Antwerp: As COVID-19 flew across the globe and WHO declared it a pandemic, the world was already gripped with the reality that stared it in the face: the impact on the health and lives of large numbers of people in the short term, and a looming global recession and disruption of businesses over the medium term.
The President of the World Federation of Diamond Bourses (WFDB), Ernie Blom, on behalf of the entire Executive Committee, extends his sincere sympathy to all victims of the coronavirus and condolences to the families who have died as a result of being infected.
“In such times, I exhort all my colleagues across the globe to take adequate precautions as outlined by WHO, and their respective government authorities,” Blom said. “At the same time let us not give in to panic but continue in our daily lives keeping our human values and commitment to overall social interest at the forefront.”
During testing times in earlier decades, the diamond industry has also reached out to provide support to local communities, Blom said. “This time too, our bourses and members are taking similar steps across the globe.”
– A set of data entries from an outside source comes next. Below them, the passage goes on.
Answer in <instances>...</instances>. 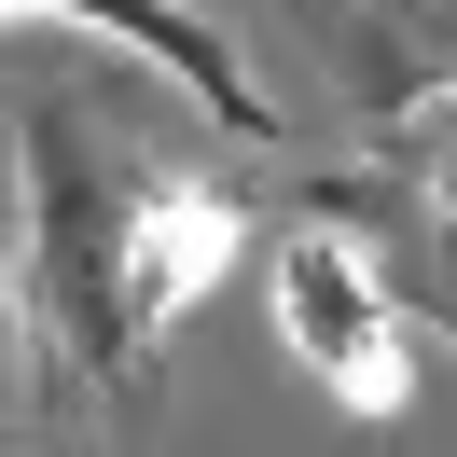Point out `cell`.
Returning <instances> with one entry per match:
<instances>
[{
  "label": "cell",
  "instance_id": "1",
  "mask_svg": "<svg viewBox=\"0 0 457 457\" xmlns=\"http://www.w3.org/2000/svg\"><path fill=\"white\" fill-rule=\"evenodd\" d=\"M125 70L42 56V84H14V195H29V319L56 333L42 388H97V416L139 444L167 416V346L139 319V250H153V208H167L180 153H167V125H139L153 97Z\"/></svg>",
  "mask_w": 457,
  "mask_h": 457
},
{
  "label": "cell",
  "instance_id": "2",
  "mask_svg": "<svg viewBox=\"0 0 457 457\" xmlns=\"http://www.w3.org/2000/svg\"><path fill=\"white\" fill-rule=\"evenodd\" d=\"M278 333H291V361H305L361 429L416 416V346H402L416 319H402L388 263H374L361 236L333 222V208H305V222L278 236Z\"/></svg>",
  "mask_w": 457,
  "mask_h": 457
},
{
  "label": "cell",
  "instance_id": "3",
  "mask_svg": "<svg viewBox=\"0 0 457 457\" xmlns=\"http://www.w3.org/2000/svg\"><path fill=\"white\" fill-rule=\"evenodd\" d=\"M278 29L319 56L333 112H361V139L457 97V0H278Z\"/></svg>",
  "mask_w": 457,
  "mask_h": 457
},
{
  "label": "cell",
  "instance_id": "4",
  "mask_svg": "<svg viewBox=\"0 0 457 457\" xmlns=\"http://www.w3.org/2000/svg\"><path fill=\"white\" fill-rule=\"evenodd\" d=\"M29 29H84V42H112V56H139L153 84L195 97V125H222V139H278L291 125V112H263L250 56L208 29L195 0H29Z\"/></svg>",
  "mask_w": 457,
  "mask_h": 457
},
{
  "label": "cell",
  "instance_id": "5",
  "mask_svg": "<svg viewBox=\"0 0 457 457\" xmlns=\"http://www.w3.org/2000/svg\"><path fill=\"white\" fill-rule=\"evenodd\" d=\"M305 208H333V222L361 236L374 263H388V291H402V319L457 346V208H444V195H416V180H402L388 153H361V167H333V180H305Z\"/></svg>",
  "mask_w": 457,
  "mask_h": 457
},
{
  "label": "cell",
  "instance_id": "6",
  "mask_svg": "<svg viewBox=\"0 0 457 457\" xmlns=\"http://www.w3.org/2000/svg\"><path fill=\"white\" fill-rule=\"evenodd\" d=\"M250 236H263V208L236 195V180H195L180 167L167 180V208H153V250H139V319H153V346L180 333V319L208 305V291L250 263Z\"/></svg>",
  "mask_w": 457,
  "mask_h": 457
},
{
  "label": "cell",
  "instance_id": "7",
  "mask_svg": "<svg viewBox=\"0 0 457 457\" xmlns=\"http://www.w3.org/2000/svg\"><path fill=\"white\" fill-rule=\"evenodd\" d=\"M14 333H29V278L0 263V416H14V388H29V346H14Z\"/></svg>",
  "mask_w": 457,
  "mask_h": 457
},
{
  "label": "cell",
  "instance_id": "8",
  "mask_svg": "<svg viewBox=\"0 0 457 457\" xmlns=\"http://www.w3.org/2000/svg\"><path fill=\"white\" fill-rule=\"evenodd\" d=\"M0 457H14V416H0Z\"/></svg>",
  "mask_w": 457,
  "mask_h": 457
}]
</instances>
Blom noted that several bourses had come forward to either suspend trading or take measures to ensure the health and safety of the diamond trading community.
He added, “There is no doubt that the business situation across the globe is also critical as each one of you must have experienced.”
In the diamond industry, De Beers and ALROSA have put forth figures that reflect the impact of COVID-19 on their sales. Other miners are also coming forward to say they anticipate depressed results for the period during which the disease has a grip over the world.
The same can be said for the retail diamond industry. Already China, which is the second most important market, was impacted during the Chinese New Year, which, traditionally, is a high jewellery buying season in that country. The US, which is the largest retail market for diamond jewellery is itself badly impacted and sales numbers from there will no doubt also show a downswing.
Manufacturing centres too have instituted their own precautions by curtailing rough buying and slowing down trading and manufacturing.
“In this scenario, all of us must try our utmost to be innovative so that some semblance of business continues to take place,” said Blom. “We are fortunate that both ecommerce and digital platforms have developed to quite an extent; they can be the vehicles for business in these times of social distancing. I also applaud initiatives like the virtual trade show announced by AWDC-IDI, which is a positive innovation.”
Expressing his hope that the COVID-19 would soon be vanquished, Blom said: “I wish you all a safe passage through these troubling times. Hold on to the hope that this too shall pass.”
Blom also pointed out that the trade has successfully emerged from challenging situations at various times in the past. “We are a resilient industry. Once this distressing period is over, I am confident that we will all get back to revitalising our businesses and putting them on an even stronger footing.”
“In the meanwhile, stay safe all of you,” Blom said in conclusion. “Be prepared. Be innovative. Be hopeful.”